## GIVEN EXERCISE
Rewrite the stretch of the piece on advising a younger self from "Actually the young" through "survived and thrived.", substituting "companions" for "peers".

## SOURCE
Give my twenty-year-old self advice? Let’s see, put it into a horoscope? Or appear to the sleeping lout, I mean Lou, out of a bright incandescent cloud, brandishing a book of future events? Nah…he just figured it was some bad weed he’d smoked.
Actually the young fool alredy had access to some very useful advice. Despite the wild parties held at the Folkie Palace on Boston’s Grove Street – his frequent residence – his friends steered him clear of many deadly pitfalls.
On the Road? He was engaging in his Pius Itinerancy phase of life. Despite the lack of a fixed abode, he had some solid peers who once again offered sound advice. He survived and thrived.
No, the young hell raiser had no lack of useful advice, and he even took it, mostly. It’s the older idiot who really needs to pay heed to my advice. He was older, targeted newer aspirations, and had smelled the sweet scent of success in the air.

## GIVEN INFORMATION
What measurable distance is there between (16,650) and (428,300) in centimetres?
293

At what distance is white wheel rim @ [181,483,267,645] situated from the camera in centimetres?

## SOLUTION TO THIS TASK
Actually the young fool alredy had access to some very useful advice. Despite the wild parties held at the Folkie Palace on Boston’s Grove Street – his frequent residence – his friends steered him clear of many deadly pitfalls.
On the Road? He was engaging in his Pius Itinerancy phase of life. Despite the lack of a fixed abode, he had some solid companions who once again offered sound advice. He survived and thrived.